(Excerpts of spatial question data)
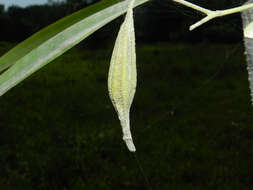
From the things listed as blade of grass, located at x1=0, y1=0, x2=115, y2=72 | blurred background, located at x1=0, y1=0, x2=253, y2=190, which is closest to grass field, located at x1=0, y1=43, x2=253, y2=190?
blurred background, located at x1=0, y1=0, x2=253, y2=190

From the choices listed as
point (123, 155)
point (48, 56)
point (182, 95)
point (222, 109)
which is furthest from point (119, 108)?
point (182, 95)

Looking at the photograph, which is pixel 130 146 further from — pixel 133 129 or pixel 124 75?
pixel 133 129

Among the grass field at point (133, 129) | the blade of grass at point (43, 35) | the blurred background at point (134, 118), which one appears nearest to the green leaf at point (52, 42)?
the blade of grass at point (43, 35)

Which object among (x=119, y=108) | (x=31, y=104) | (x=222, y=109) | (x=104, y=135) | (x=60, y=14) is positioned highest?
(x=119, y=108)

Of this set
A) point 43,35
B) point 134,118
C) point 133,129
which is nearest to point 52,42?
point 43,35

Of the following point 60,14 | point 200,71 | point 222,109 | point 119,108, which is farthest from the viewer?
point 200,71

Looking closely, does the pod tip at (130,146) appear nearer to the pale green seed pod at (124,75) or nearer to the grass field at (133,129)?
the pale green seed pod at (124,75)

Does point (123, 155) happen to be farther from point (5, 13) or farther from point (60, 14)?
point (5, 13)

**Set task**
Render the stretch of the listing from the line containing "Looking closely, does" through the end of the listing as a Markdown table with the columns Row and Line. Number each line in the Row column, and omit blank lines.

**Output**
| Row | Line |
|---|---|
| 1 | Looking closely, does the pod tip at (130,146) appear nearer to the pale green seed pod at (124,75) or nearer to the grass field at (133,129)? |
| 2 | the pale green seed pod at (124,75) |
| 3 | Does point (123, 155) happen to be farther from point (5, 13) or farther from point (60, 14)? |
| 4 | point (5, 13) |